Following the release of DmC: Devil May Cry for Xbox One and PlayStation 4, Capcom decided to prep another release in the series, the more traditional Devil May Cry 4, with the Special Edition treatment. It's a neat idea, at first, considering that some people prefer the classic style to the new treatment that Ninja Theory provided. That said, there's also that sense of skepticism, as if the game didn't really need to make its way to new consoles.

That's not to say DMC 4 isn't a worthy game, as it is. There's plenty of action to go around, through robust levels that involve occasional puzzle solving and combo-building action against enemies big and small. However, it came out in 2008, and since that time, we've seen an evolution is how action games are supposed to click. Compared to the likes of Bayonetta 2 (or, for that matter, Ninja Theory's DmC), it feels a little bit like a relic.

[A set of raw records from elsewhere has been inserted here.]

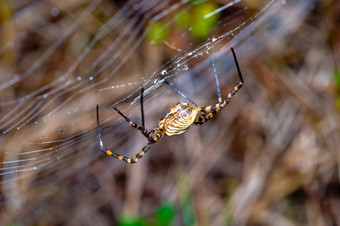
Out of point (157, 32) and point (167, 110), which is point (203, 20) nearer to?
point (157, 32)

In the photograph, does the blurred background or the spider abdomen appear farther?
the blurred background

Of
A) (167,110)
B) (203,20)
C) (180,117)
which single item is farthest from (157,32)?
(180,117)

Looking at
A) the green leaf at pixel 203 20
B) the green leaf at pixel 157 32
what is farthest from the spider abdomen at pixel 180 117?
the green leaf at pixel 157 32

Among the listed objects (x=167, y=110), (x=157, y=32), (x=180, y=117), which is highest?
(x=157, y=32)

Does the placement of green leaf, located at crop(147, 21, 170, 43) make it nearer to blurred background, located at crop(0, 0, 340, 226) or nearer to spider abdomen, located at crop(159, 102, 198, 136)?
blurred background, located at crop(0, 0, 340, 226)

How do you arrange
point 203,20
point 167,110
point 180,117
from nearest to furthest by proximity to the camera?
point 180,117 → point 203,20 → point 167,110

The Devil's In the Details


Capcom did give the game fair treatment when it came to its next-gen port. The game runs at a mostly fluid 60 frames per second, even when enemies are running rampant all over the place. The animations are quite stylish as well, especially when it comes to what Trish and Lady bring to the picture (more on that in a second). There's also something to be said about the large levels, which may take a while to explore, but can be worth it when it comes to finding elements to solve puzzles or, better yet, orbs that can really open up your abilities.

However, with the plusses come the minuses. Although the game looks good, some of the textures definitely look old-school, especially compared to Capcom's previously released DmC. Furthermore, the camera continues to be a pain in the neck with its odd placement at times. What seems like just going up on a staircase suddenly turns into down, if only because the camera decides to become your worst enemy. It's a tiresome problem that could've easily been solved with a tweak or two.

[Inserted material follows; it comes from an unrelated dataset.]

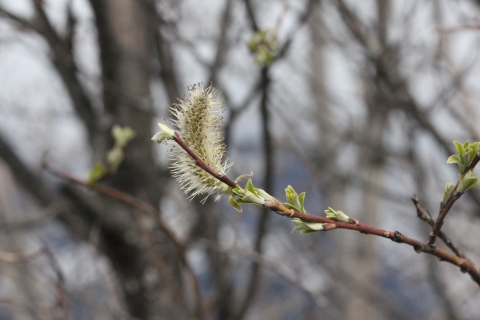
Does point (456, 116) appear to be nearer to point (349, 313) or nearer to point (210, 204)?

Other than that, the presentation is about as you'd expect. The combos look ridiculous, the voicework is notably cheesy, and the music (particularly the rockin' "Shall Never Surrender") is satisfactory. Fans will be pleased.

Some New Content…But Is It Enough?


There is some new content included with Devil May Cry 4: Special Edition primed to give fans their money's worth. Along with being able to play as Nero (and/or Dante in certain spots), there are three new characters added to the fold: Trish, Vergil and Lady.

Trish and Vergil are about the same with quick attacks, but Lady adds some interesting techniques, moving much slower but packing a little more punch as a result. They all bring something pretty cool to the game, especially to completionists who want to finish off the main mode with them. The only downside is that they awkwardly fit in with the story events, instead of getting some new events of their own. It's like trying to cram Han Solo into the events that happened in Raiders of the Lost Ark – it's not entirely a smooth fit.

In addition, there are two extra modes added to the mix. The first is Turbo Mode, which speed things up significantly when it comes to chaining together combos. The problem, though, is that the platforming is so scattershot, you'll often miss your jumps.

The next mode, Legendary Dark Knight Mode, is even better, but only for those who are considered true DMC veterans. That's because the enemies are more ruthless in this mode, to the point that you will die if you don't know exactly what you're doing. Yep, it's that brutal.

For a $25 release, there's a pretty decent amount of content here, but it seems to cater more to people that were genuine fans of the game, instead of newbies. This is an opposite strategy in terms of how DmC: Devil May Cry worked a couple of months ago, and as a result, the release feels slightly unnecessary. Obviously fans will eat it up, but everyone else…well, they're likely to find another actioner to suit their demon-killing needs. Sorry, Dante, but for a seven-year old adventure, more could've been done with this treatment.